O ESTADO DE SER HUMANO..THE STATE OF BEING HUMAN

...."Eu nunca vi o mindfulness como sendo a minha prática". Foi assim que Martin Aylward, instrutor de mindfulness mundialmente reconhecido, com humor e presença de espírito despertou nossa atenção e curiosidade.

Mindfulness é o termo em inglês, usado para descrever tanto uma prática, quanto o estado de consciência onde mente e corpo encontram-se alinhados num mesmo lugar, em uma mesma atividade. É o momento em que a atenção se encontra no momento presente, com abertura, sem julgamentos e reatividade. Em português termos como consciência, atenção plena, presença ou foco podem ser usados para designar esse mesmo estado.

Sua prática remonta desde tradições religiosas milenares, do hinduísmo ao budismo passando pelo judaísmo, cristianismo, tradições islâmicas. Também está associada à atividades de consciência corporal como o yoga, de contemplação e a estudos e pesquisas aplicadas de neurociência e psicologia.

Na cultura ocidental, o termo passou a ser usado pela comunidade científica há cerca de 30 anos quando o caminho de um seus maiores propagadores, o cientista bio-médico Jon Kabat-Zinn, à época estudante do MIT (Instituto de Tecnologia de Massachusetts) cruzou com o do missionário Zen Budista, Philip Kapleau.

Em 1979, Kabat-Zinn encurtou a distância entre oriente e ocidente fundando o Instituto Clínico de Redução de Stress, ligado à Faculdade de Medicina do MIT, e incorporando técnicas da meditação zen-budista ao seu programa. Essa integração entre tradições milenares e ciência foi crucial para espalhar a popularidade da técnica no ocidente.

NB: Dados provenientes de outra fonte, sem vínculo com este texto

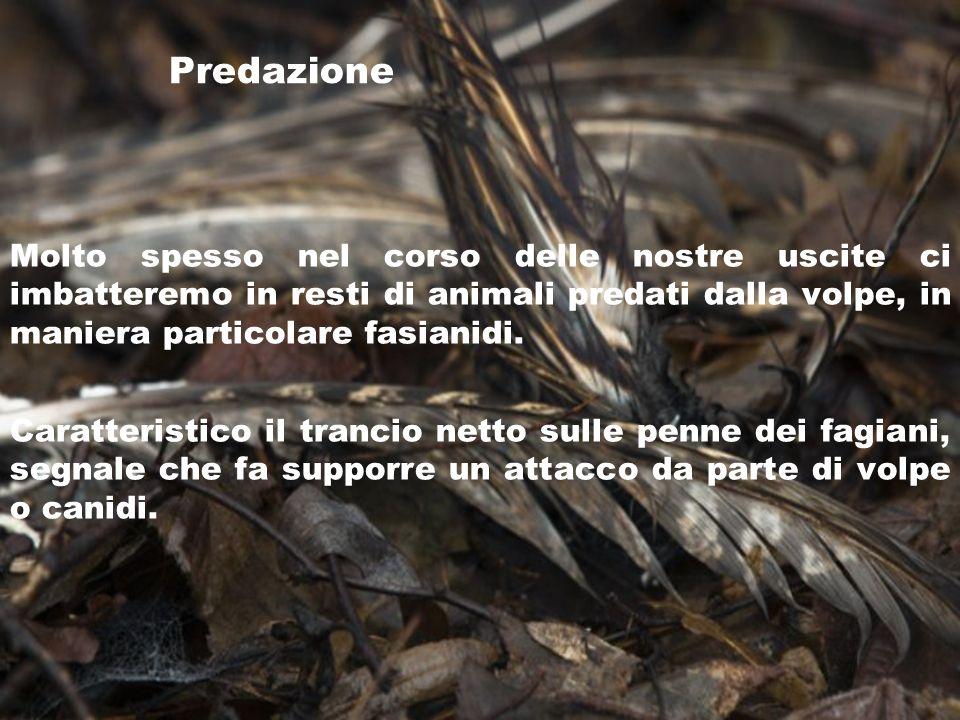 Predazione Molto spesso nel corso delle nostre uscite ci imbatteremo in resti di animali predati dalla volpe, in maniera particolare fasianidi.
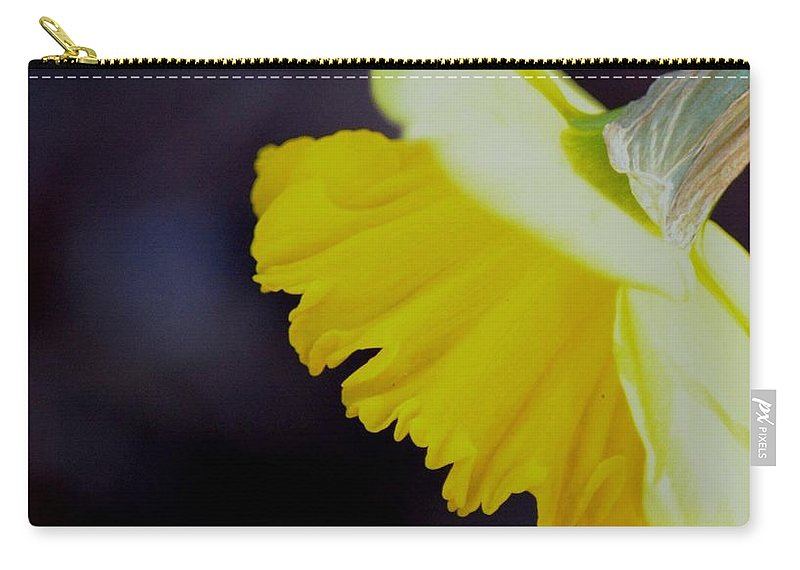 Sunshine Yellow Daffodil Carry-all Pouch featuring the photograph Sunshine Yellow Daffodil by Maria Urso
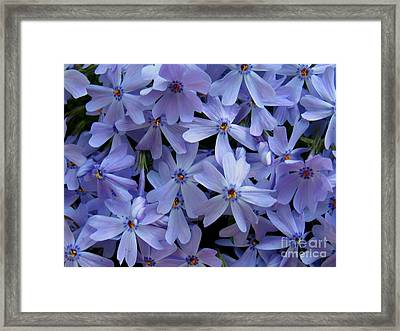 Purple Sunshine Framed Print by Patti Whitten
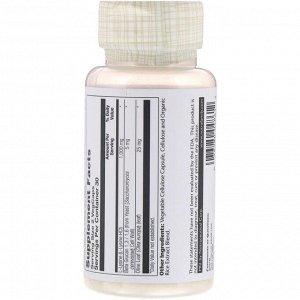 Solaray, L-лизин и бета-глюкан, 1000 мг, 60 капсул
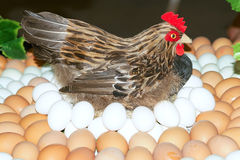 Hen and eggs Royalty Free Stock Photography
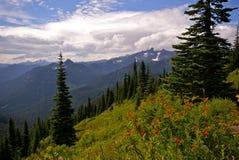 Widok górski w stan washington Zdjęcia Royalty Free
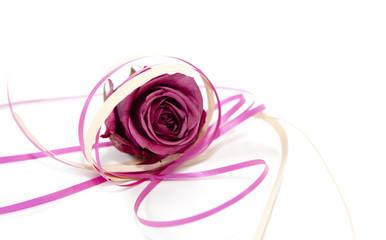 fleure rose et ruban cadeau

No Brasil, o tema tem expandido os círculos de práticas de meditação e yoga e chegado até escolas, universidades e o mundo corporativo, por estar associado a formas de aumento de foco, performance e índices de produtividade.

A Dharma Academy acredita que o valor do mindfulness pode ir além e que ele é um precioso instrumento de autoconhecimento e conexão para transformação individual, coletiva e do planeta em que vivemos na direção de uma vida com mais propósito e significado.

Por este motivo, convidamos Martin para compartilhar conosco sua experiência sobre a prática. Recém chegado de uma semana na Chapada dos Veadeiros, ele esteve na Awaken Love House São Paulo, no último dia 09 de agosto (clique aqui para assistir ao vídeo com os melhores momentos deste encontro).

Praticante da meditação há mais de 25 anos, Martin iniciou sua jornada aos 19 anos quando viajou rumo a Índia e experienciou a vida em monastérios, Ashrams e retiros. Desde 1999 facilita e orienta indivíduos que desejam se aprofundar na prática. É co-fundador do Dharma Yatra Pilgrimages e do Mindfulness Training institute, desenvolveu programas on-line onde ensina técnicas meditativas e dá aulas em centros de estudo na Europa e nos Estados Unidos.

Dentre os muitos ensinamentos compartilhados, chamou a atenção seu convite ao desapego e à fixação em técnicas específicas. Para ele, a vida é vasta e misteriosa demais para ser compreendida e experienciada por meio de conceitos rígidos. Martin chama sua prática de dharma, e a resume em duas atitudes: libertar-se de algo e despertar para algo.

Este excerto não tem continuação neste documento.